Kupka and death.
A couple of weeks ago I was sat in the back of the amphitheatre when the professor put on a painting by Frank Kupka. A mixture of geometrique half circles invaded the screen. Red and blues, black and whites. Deep, riche colors that almost looked like chalk, like dust.
This professor is obviously a fan of philosophy and all that as her course is incredibly dense. It's about spiritualism and nature in art. I have never seen anything like it. Kupka was a medium and a soldier. He believed that his art would reunite both the science of the world and the gift of the soul. He studied theology as if it was a cenotaph. It was a religion without a body, without Christ. He believed the body could be created through the mind. He would paint churches through this lense. The artist's optique elevated his perception of the facade. My grandad would have loved Kupka. He died on the 16 of December 2011, I still think of him sometimes. Every year I go to the cathedral on my birthday and pray for him.

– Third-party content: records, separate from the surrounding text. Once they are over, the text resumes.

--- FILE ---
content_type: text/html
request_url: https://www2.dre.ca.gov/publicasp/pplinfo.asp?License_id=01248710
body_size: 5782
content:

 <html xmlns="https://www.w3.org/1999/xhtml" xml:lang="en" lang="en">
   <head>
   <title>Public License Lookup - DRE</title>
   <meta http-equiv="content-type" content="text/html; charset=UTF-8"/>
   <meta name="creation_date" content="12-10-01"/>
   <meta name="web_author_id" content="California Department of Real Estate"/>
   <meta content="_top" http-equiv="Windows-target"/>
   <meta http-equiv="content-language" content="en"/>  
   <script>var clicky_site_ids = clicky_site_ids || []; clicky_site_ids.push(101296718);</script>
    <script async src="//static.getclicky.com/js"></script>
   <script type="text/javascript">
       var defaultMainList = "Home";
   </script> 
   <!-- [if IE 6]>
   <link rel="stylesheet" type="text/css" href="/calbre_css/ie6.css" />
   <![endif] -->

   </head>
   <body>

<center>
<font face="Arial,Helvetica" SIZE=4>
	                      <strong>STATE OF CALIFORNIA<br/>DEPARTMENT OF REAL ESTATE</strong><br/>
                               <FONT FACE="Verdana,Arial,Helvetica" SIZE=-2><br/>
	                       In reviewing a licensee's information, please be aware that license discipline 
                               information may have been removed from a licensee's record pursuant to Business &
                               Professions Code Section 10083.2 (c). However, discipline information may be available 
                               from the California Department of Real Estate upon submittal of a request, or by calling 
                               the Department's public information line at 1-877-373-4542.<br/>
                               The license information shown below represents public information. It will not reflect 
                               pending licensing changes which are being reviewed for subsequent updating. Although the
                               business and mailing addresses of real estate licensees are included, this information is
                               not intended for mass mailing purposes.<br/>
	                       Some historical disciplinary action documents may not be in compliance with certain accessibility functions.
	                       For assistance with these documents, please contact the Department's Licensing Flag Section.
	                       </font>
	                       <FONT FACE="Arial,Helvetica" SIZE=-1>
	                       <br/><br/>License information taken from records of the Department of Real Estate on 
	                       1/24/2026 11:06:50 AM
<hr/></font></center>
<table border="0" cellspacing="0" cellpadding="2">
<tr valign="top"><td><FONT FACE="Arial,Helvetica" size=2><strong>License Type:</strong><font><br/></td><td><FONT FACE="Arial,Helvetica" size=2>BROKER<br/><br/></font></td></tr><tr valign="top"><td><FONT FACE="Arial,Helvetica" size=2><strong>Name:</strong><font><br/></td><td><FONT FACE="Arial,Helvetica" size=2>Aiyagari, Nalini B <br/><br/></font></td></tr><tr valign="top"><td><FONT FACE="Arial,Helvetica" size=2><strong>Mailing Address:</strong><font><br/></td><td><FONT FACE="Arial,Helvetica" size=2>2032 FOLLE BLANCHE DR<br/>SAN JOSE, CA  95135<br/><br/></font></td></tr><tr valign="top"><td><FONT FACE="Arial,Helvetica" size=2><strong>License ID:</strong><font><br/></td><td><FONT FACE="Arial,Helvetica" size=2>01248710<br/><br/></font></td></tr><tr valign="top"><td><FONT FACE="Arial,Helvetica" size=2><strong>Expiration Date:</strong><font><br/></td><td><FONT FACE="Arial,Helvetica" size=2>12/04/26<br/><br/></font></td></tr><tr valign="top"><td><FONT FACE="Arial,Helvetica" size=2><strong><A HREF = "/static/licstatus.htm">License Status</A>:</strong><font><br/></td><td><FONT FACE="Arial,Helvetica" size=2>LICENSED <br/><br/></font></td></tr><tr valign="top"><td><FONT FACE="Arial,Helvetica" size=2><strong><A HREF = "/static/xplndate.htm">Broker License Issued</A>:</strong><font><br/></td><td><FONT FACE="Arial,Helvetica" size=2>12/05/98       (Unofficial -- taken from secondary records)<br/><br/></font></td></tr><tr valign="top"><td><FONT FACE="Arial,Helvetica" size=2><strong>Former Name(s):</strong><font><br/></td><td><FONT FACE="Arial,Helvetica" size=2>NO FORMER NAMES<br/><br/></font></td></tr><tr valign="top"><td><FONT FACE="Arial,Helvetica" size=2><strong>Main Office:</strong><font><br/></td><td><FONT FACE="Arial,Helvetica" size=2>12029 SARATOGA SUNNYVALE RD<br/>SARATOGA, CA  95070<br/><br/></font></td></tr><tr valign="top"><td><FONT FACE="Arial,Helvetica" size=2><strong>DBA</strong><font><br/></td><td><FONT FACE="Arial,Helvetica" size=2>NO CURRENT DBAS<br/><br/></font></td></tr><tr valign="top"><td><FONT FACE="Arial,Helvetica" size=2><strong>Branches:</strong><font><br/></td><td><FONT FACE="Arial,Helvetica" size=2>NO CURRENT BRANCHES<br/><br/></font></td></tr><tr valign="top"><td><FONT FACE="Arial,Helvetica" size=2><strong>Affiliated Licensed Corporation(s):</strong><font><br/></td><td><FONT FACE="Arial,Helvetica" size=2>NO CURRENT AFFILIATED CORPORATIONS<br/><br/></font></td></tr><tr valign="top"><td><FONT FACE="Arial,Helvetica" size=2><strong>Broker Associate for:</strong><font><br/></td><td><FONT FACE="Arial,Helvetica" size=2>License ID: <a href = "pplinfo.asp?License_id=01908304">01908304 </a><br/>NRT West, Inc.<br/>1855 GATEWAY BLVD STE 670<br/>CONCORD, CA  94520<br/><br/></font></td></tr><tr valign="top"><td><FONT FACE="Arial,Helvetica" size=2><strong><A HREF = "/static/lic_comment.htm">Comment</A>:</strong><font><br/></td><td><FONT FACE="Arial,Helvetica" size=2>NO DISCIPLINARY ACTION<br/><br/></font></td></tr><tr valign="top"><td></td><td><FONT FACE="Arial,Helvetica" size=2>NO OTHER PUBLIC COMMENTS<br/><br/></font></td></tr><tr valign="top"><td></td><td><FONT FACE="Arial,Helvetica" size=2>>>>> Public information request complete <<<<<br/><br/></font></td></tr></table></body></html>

Kupka died in 1957 from lung cancer. I wonder if he was scared, if he had any doubts about his religious endeavours. Did he lay at peace or was he in distress. Death is a destruction of self to form a memory. They say that grief is all the love you never expressed. I don't think that's true. Grief is a memory that makes you sick. It is definitely love but it is also regret. To grieve is to die with the person and to hope to survive without them.